Сейчас Виктория в больнице. Шансов почти нет. Последнюю операцию ей сделали на той неделе.

Мы с Игорем приходим к ней довольно часто, но не всегда вместе. Когда как получается.

Корпус, где лежит Виктория, стоит отдельно от всех остальных, среди старых каштанов. Асфальтированная аккуратная дорожка ведет к нему, прихотливо петляя среди пышных клумб, от которых по вечерам исходит густой пряный дух. Слабый ветер доносит его тугими волнами в окно к Виктории.

Дежурная сестра Люба обычно легко меня пропускает к Виктории и не очень назойливо торопит, чтоб я уходил. Она от души, видно, жалеет Викторию: «Такая молодая, красивая…»

Странная она сестра. Ей бы очерстветь, изо дня в день видя перед собой страдания, а она вот… Жалеет самым сердцем… Сестра подлинного милосердия.

На площадочке перед корпусом вокруг клумбы стоят широкие лавочки, выкрашенные салатной краской. Иногда здесь сидят или прогуливаются больные. Обычно они не обращают внимания на посетителей. И я очень удивился, когда ко мне решительно устремился такой больной и озабоченно спросил:

— Вы куда?

Я в недоумении пожал плечами:

— То есть как куда? В больницу, конечно.

— Уже нельзя! Двери закрыты. Все!

Он развел руками. И я уловил в его тоне какое-то странное торжество. Он с готовностью пояснил:

— До пяти прием. Завтра придете.

— Да вам-то что? — наивно спросил я у него. — Я договорюсь с сестрой, она пропустит меня. Она всегда пропускает.
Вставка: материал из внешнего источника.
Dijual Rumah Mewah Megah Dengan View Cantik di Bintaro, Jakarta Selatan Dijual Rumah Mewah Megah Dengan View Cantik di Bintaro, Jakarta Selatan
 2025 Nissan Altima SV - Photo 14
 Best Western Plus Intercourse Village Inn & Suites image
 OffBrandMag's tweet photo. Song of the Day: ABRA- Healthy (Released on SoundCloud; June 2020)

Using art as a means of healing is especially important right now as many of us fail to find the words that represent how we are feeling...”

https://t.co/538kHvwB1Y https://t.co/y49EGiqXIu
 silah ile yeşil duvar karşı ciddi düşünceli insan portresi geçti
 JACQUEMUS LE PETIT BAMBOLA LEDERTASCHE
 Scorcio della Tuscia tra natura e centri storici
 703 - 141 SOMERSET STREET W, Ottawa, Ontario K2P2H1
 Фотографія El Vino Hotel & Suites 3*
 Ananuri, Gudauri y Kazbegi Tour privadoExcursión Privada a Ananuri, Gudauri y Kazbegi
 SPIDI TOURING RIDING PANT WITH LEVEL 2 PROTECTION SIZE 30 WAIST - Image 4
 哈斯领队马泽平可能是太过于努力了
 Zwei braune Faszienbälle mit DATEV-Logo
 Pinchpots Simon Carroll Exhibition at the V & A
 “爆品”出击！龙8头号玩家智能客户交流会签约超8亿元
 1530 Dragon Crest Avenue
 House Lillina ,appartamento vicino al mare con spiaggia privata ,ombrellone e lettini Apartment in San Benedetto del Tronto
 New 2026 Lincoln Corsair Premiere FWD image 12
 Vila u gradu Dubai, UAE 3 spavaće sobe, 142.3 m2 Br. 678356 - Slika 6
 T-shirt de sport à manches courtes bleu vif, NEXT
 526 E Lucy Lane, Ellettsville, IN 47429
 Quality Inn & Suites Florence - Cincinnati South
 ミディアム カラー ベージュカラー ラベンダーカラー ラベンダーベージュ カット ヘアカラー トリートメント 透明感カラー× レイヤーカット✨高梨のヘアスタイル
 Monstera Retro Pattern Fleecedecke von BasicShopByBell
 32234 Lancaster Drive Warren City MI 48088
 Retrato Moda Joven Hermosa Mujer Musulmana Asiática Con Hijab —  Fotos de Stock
— Не надо этого! — как-то визгливо запротестовал он. — Порядок здесь один для всех! Не надо нарушать! — Он взбоднул головой, и этот жест показался мне поразительно знакомым.

Я отступил на шаг и стал мучительно припоминать, где я этого субъекта видел. И тут же едва не вскрикнул от радости: вспомнил! Это был тот самый старичок — не старичок, который атаковал меня когда-то на остановке автобуса, обвинив в критиканстве, когда мне не понравилась надпись: «Превратим наш лес в зону отдыха…»

— Понимаете… — тихо сказал я ему, — если я сегодня уйду, а приду завтра, может статься так, что будет поздно…

— Не понимаю! — взбоднул опять старичок. — А вот если я доложу руководству, то вам вообще запретят всякие посещения. Это понятно?

Старичок вскинул головку и отвернулся от меня, так вот и окаменев в этой позе у самых дверей. «Через мой труп» — выражала его совершенно неподвижная физиономия маленького бульдога. Но в этой жалкой больничной пижаме он был просто трогателен, воплощая собой такой вот символ: человек-запрещение. Олицетворяющий Долг и… в пижаме. Замечательно! И мне так стало его жалко… Я вдруг понял, что он действует сейчас совершенно автоматически, причем из самых лучших побуждений: так он действовал на протяжении всей своей жизни и потому абсолютно убежден, что если он что-то запрещает, значит, еще живет, не прозябает, исполняет долг и таким вот образом превосходит всех прочих, которые не только не исполняют, но нагло нарушают. И еще: раз он что-то запрещает, значит, трудится! А кто не трудится — тот не ест. И, следовательно, кто не запрещает — тот… Даже язык не поворачивается. Так оно страшно.